Functional Ultrasound Imaging of Cerebral Capillaries in Rodents and Humans

*Alan Urban
Department Of Case Reports, Université Paris Descartes Sorbonne Paris Cité, France

*Corresponding Author:
Alan Urban
Department Of Case Reports, Université Paris Descartes Sorbonne Paris Cité, France
Email:alan.urban@alan-urban.fr

Published on: 2018-05-12

Abstract

Monitoring capillary blood flow is of great clinical value since microcirculation is crucial for proper delivery of oxygen and nutrients to the biological tissue, particularly in the brain.
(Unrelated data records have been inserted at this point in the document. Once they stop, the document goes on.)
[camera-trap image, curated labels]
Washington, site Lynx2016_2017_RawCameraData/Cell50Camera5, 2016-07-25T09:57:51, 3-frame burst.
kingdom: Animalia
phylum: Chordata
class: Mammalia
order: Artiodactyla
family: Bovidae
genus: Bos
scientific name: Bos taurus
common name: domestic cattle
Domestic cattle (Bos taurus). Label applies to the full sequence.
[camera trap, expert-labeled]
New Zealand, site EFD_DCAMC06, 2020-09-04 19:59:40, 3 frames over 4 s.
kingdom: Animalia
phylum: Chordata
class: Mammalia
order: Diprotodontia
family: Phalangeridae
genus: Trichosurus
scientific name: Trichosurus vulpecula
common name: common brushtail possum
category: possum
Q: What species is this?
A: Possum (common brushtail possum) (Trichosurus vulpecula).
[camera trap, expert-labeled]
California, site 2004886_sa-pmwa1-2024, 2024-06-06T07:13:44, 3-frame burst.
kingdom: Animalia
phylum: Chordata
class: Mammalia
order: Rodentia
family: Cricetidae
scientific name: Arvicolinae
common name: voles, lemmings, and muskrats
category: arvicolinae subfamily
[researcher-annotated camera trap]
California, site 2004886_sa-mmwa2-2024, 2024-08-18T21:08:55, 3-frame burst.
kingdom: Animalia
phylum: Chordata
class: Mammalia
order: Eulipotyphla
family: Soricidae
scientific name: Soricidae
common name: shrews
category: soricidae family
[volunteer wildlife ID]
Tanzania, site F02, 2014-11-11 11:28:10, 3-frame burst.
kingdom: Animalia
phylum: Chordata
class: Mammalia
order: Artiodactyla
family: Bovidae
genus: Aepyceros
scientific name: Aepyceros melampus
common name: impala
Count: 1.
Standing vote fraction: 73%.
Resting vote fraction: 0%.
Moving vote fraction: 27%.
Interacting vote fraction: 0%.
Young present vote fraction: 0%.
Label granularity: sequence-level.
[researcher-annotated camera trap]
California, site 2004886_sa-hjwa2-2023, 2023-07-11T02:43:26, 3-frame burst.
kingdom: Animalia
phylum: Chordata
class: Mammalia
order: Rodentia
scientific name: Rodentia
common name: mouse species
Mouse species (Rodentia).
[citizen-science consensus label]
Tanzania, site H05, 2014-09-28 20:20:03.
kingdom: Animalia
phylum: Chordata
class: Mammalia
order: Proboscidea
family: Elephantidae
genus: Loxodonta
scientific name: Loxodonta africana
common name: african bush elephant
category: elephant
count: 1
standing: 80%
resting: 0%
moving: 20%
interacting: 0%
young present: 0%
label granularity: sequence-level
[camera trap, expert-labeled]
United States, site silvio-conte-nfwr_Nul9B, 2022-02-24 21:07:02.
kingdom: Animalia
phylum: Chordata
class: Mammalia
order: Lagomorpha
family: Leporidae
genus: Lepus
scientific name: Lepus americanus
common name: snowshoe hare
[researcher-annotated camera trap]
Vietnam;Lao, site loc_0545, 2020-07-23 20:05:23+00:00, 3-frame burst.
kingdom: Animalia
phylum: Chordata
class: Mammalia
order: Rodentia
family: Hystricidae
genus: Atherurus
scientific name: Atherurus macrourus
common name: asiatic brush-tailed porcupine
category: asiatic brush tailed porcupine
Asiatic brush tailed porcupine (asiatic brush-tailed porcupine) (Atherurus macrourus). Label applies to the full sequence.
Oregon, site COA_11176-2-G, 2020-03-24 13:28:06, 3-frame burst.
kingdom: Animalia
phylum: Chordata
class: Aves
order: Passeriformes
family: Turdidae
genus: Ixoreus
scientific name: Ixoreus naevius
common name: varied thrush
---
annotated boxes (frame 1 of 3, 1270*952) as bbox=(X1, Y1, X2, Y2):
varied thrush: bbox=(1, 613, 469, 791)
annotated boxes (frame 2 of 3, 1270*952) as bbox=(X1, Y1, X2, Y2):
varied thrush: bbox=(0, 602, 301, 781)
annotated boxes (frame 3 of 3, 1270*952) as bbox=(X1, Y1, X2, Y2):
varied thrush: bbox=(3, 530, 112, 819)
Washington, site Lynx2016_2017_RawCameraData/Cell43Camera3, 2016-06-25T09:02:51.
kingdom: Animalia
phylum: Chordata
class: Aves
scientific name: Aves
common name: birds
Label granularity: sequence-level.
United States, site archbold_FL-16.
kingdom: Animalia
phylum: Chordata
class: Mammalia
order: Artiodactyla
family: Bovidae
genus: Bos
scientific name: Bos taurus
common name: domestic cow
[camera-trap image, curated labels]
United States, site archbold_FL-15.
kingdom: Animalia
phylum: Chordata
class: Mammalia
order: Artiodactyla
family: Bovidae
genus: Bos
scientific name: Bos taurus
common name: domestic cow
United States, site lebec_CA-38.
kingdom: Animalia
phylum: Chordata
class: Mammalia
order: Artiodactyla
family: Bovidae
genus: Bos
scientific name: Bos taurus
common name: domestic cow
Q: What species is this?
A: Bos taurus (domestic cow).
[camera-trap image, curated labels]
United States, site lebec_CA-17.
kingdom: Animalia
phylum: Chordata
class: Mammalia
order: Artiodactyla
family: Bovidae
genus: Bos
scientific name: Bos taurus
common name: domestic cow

Functional ultrasound imaging is a novel method to measure hemodynamics in small vessels at a high resolution providing new insight into brain activity. Nevertheless, a drawback of this modality is the need for clutter filtering to suppress signals originating from slowly moving tissue that may hinder not only the detection of low blood flow velocity in micro vessels but also significantly underestimate the power spectrum of the Doppler signal. Here, we demonstrate how a spatiotemporal filtering approach based on the Singular Value Decomposition (SVD) can efficiently remove the clutter signal while preserving the blood flow signal even at low frequency. This strategy was applied to image brain capillaries in rodents and to visualize the cortical microvasculature in the human brain during neurosurgery.

Keywords

Cerebral Blood Flow; Cerebral Blood Volume (CBV); functional ultrasound; Singular Value Decomposition (SVD)

Introduction

Doppler Ultrasound imaging is a widely used technique for making non-invasive velocity measurements of blood flow. In this technique, the signal scattered from blood is added to signals scattered from stationary or slowly moving tissue that is typically 40 to 60 dB stronger than the signal from blood cells [1]. The echo signal of moving blood cells has a larger Doppler shift than the echoes reflected from slowly moving tissue and therefore it is possible to separate both signals using various static high-pass filters [2-5]. Nevertheless, the clutter from tissue often change through space and time due to change in physiology that can be overcome using adaptive filters based on principal component analysis [6-8].In addition, it should be noted that none of these filtering strategies could effectively suppress the clutter without affecting the flow signal of interest. For example, a direct consequence of the clutter filter is the inability to detect all particles with a Doppler shift lower than the filter cut-off frequency. Then, all micro vessels with slow blood velocities below few mm/s including capillaries, arterioles and venules are basically not detected using standard ultrasound scanners.